Siete voi che potreste scegliere chi invitare e chi non invitare più, escludendo dai salotti chi ha dimostrato di non saperne rispettare le regole, ma che invece vi piegate alle esigenze dello share e della società dello spettacolo!
Siete voi ad avere il compito di evidenziare palesi falsità, di mantenere il contraddittorio, di garantire un’equa rappresentanza delle diverse opinioni, e che invece, non così raramente, tradite la vostra fondamentale neutralità schierandovi apertamente da una parte piuttosto che dall’altra!
Siete voi che potreste offrire al pubblico una costruttiva occasione per mettere in discussione le proprie convinzioni e che invece guadate allo studio come l’imperatore guarda l’arena, consapevoli di aver regalato ai vostri sudditi un sanguinoso spettacolo volto a nutrire i loro istinti più bassi!
Di mio, proporrei di iniziare ogni dibattito televisivo così come iniziano i dibattiti della Palestra di Botta e Risposta: con la declamazione, da parte di tutti, della Promessa solenne del disputator cortese.
Consapevole che su ogni cosa possono esistere punti di vista diversi;
che verità e giustizia scaturiscono dal confronto civile e dal dibattito leale;
che di norma non esiste una ragione che si contrappone ad un torto, ma diverse ragioni contrapposte;
che è sempre preferibile discutere anche senza deliberare che deliberare senza discutere,prometto di impegnarmi a ricercare gli argomenti migliori a favore della mia posizione;
di valutare, nel contempo, le obiezioni ragionevoli della controparte;
di replicarvi in modo fermo e pacato, individuandone i punti deboli e riconoscendone, almeno in cuor mio, i punti di forza che richiedono risposta, al fine di addivenire ad una migliore comprensione delle cose e degli altri;
Farò del mio meglio per convincere e nel contempo per convivere.
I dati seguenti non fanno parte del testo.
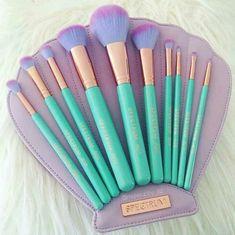 Must have mermaid makeup brushes!!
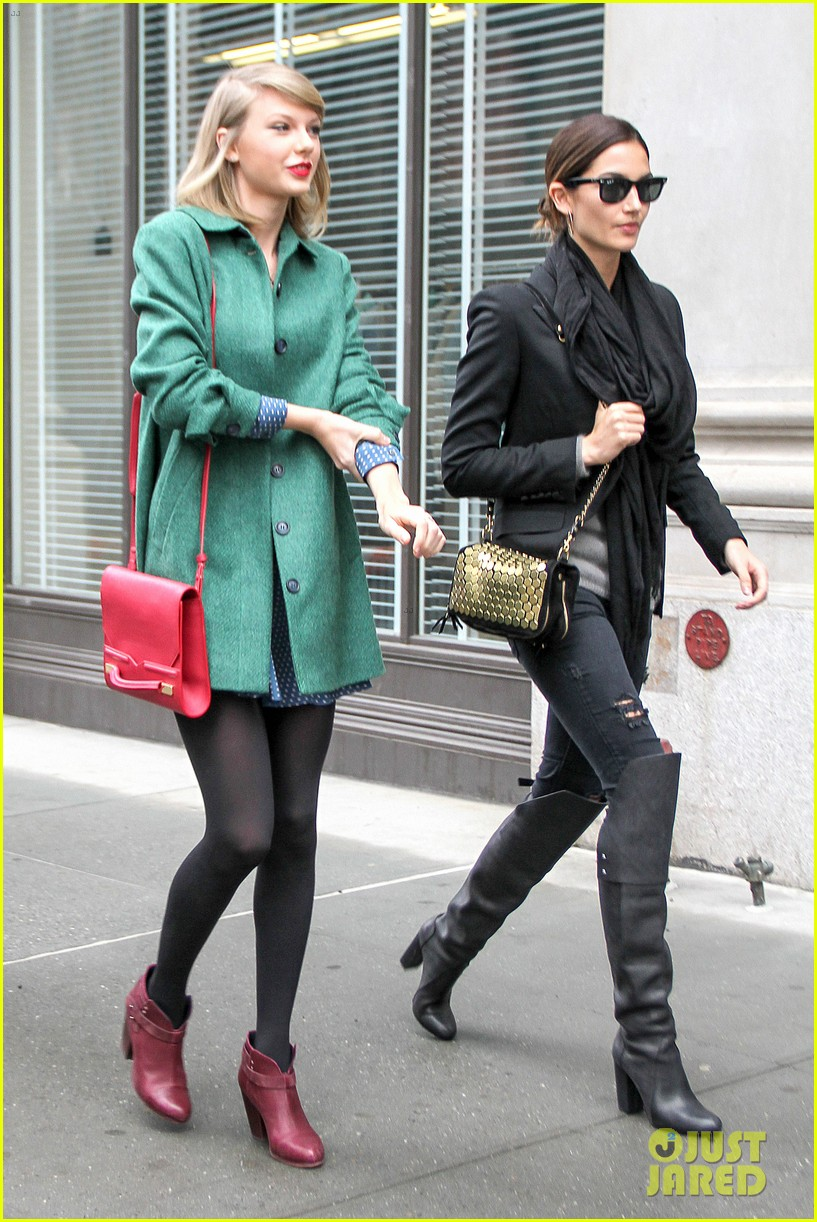 taylor swift grabs lunch with model lily aldridge 10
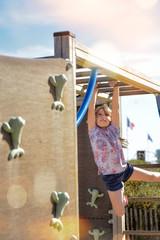 jolie fillette au parc de jeux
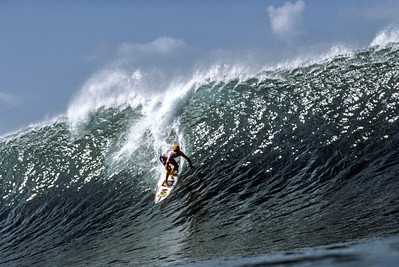 Surfing Pro Surfer - Barton Lynch N. Shore, Oahu, Hi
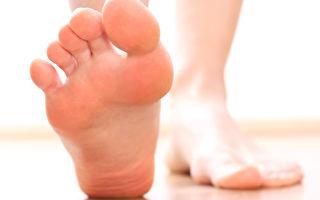 足病医学专家表示,脚本身不会臭,皮肤上的细菌才是造成脚臭的真因。(Fotolia)
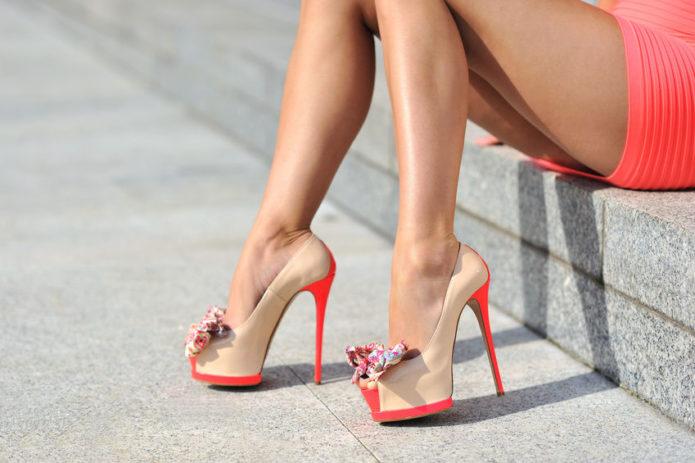 Бежевые туфли с красными каблуками и подошвой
Grazie per avermi letto fin qui, se vuoi puoi farmi sapere che ne pensi rispondendo a questa mail: leggerò con piacere il tuo commento. Ricordati anche di iscriverti alla newsletter per non perderti le prossime uscirte!
Oggi non posso che consigliare questo agevole saggio scritto nel 1994 dal filosofo Karl Popper. A distanza di trent’anni, rimane ancora uno dei più lucidi e interessanti pamphlet a interrogarsi su come la televisione, al di là delle sue enormi potenzialità culturali, abbia tradito il suo intento più nobile, per fornire al pubblico poco più che drammatiche distrazioni.
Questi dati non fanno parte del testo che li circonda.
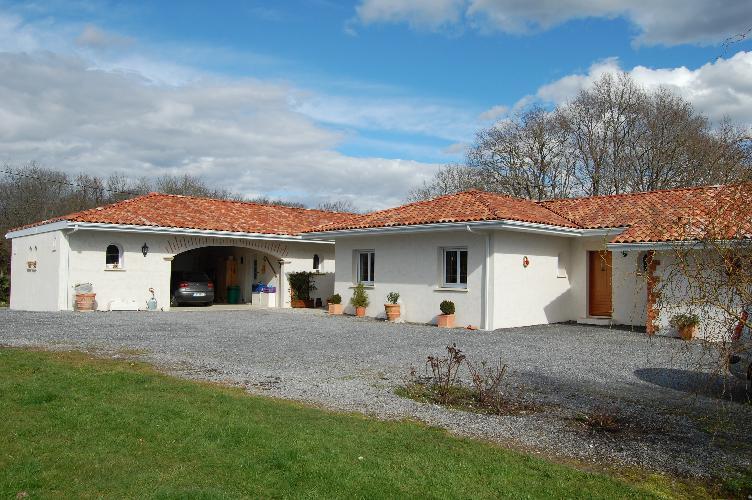 Maison Architecte Plain Pied. Maison P M Urrugne With Maison ...
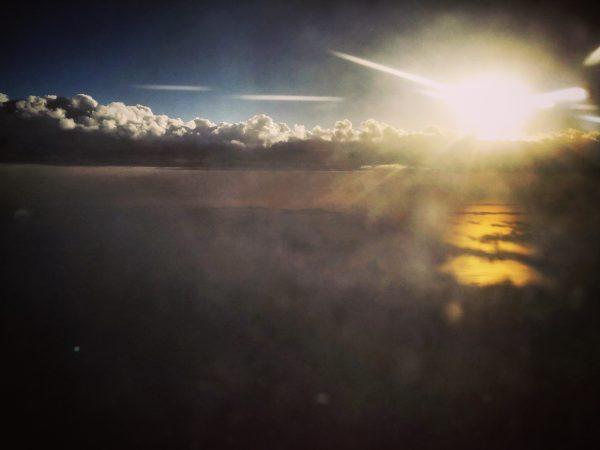 La mer méditerranée et un coucher de soleil vue du ciel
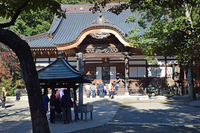 深大寺本堂;クリックすると大きな写真になります。
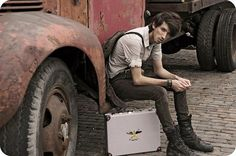 suspenders jeans boots steampunk outfit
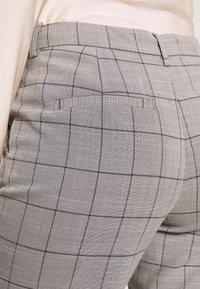 ONLY - ONLSARAH CHECK PANT - Bukse - light grey melange/black - 4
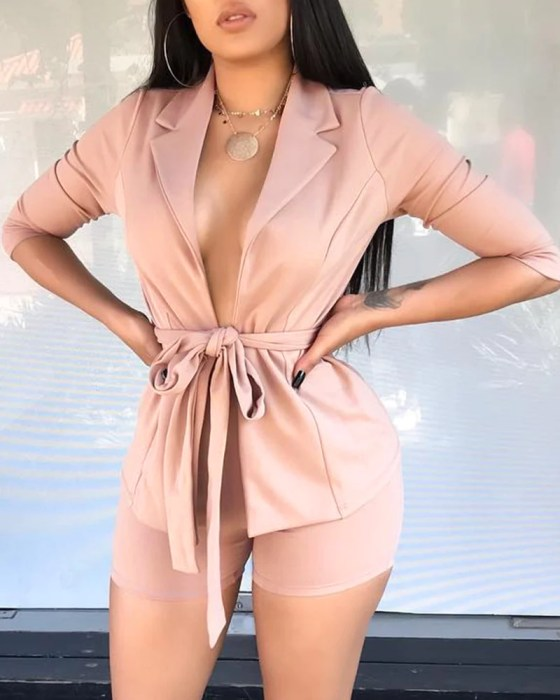 Solid Notched Neck Belted Blazer With Short 9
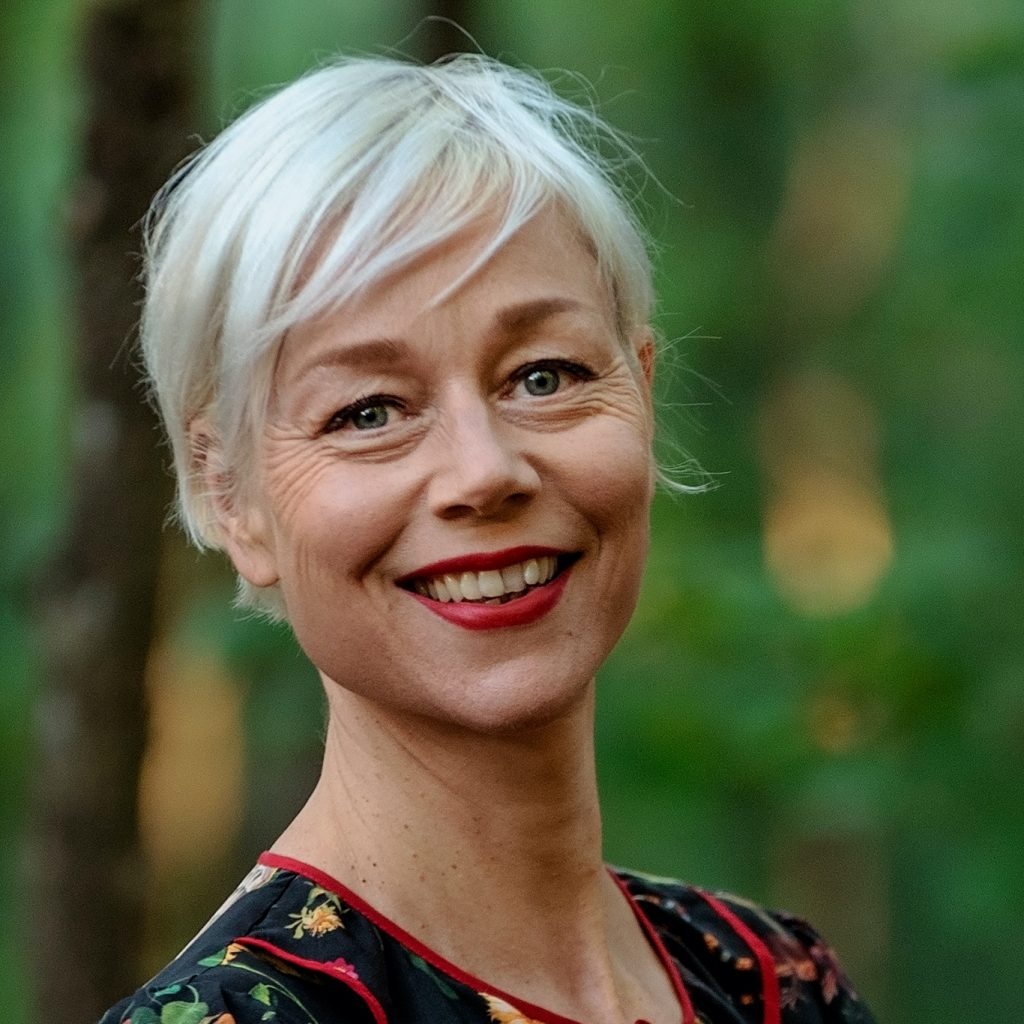 Jacqueline Hamelink (musicus): bood de muziek van Bach aan als online steun in bange dagen (foto door: Merel van Dooren Photography)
Se vuoi sostenermi, puoi acquistarlo dalla mia vetrina affiliata Amazon: il prezzo per te resterà lo stesso, ma una piccola percentuale andrà a riconoscimento della mia attività. Grazie!
Segnalo la trasmissione dell' ottimo Gianrico Carofiglio "Dilemmi" (disponibile su Raiplay) dove due invitati dibattono su un tema prestabilito secondo le regole che hai riportato nella newsletter. Forse l'unico esempio di dibattito serio in televisione.
Sì, Eugenio, we have a (little) dream. Sogniamo un dibattito che non sia uno scontro gladiatorio ma una “disputa felice” (Bruno Mastroianni dixit). Sogniamo dibattiti in cui la rappresentatività non sia fasulla. Sogniamo un conduttore che non sia un istigatore, ma un arbitro con cartellino giallo e rosso, capace di smascherare discorsi ingannevoli. Dove le fallacie siano corrette e sanzionate, non applaudite. Dove contino le opinioni e non gli opinionisti. Sogniamo di convincere e nel contempo di convivere (Giuramento del Disputator Cortese di “Palestra di Botta e Risposta” dicit).
W chi sa mantenere e far valere le sue convinzioni mantenendo e facendo valere insieme la relazione con l'oppositore.
Di buon auspicio è una documentata e illuminante tesi su "Il talk show politico. Struttura e fallacie indotte", appena presentata e discussa, il 14 aprile 2025, in Università di Siena da Alessandro Pesce, novello Indiana Jones dei cattivi ragionamenti e delle pessime dinamiche discorsive pubbliche, in particolare del pluralismo e della terzietà apparenti.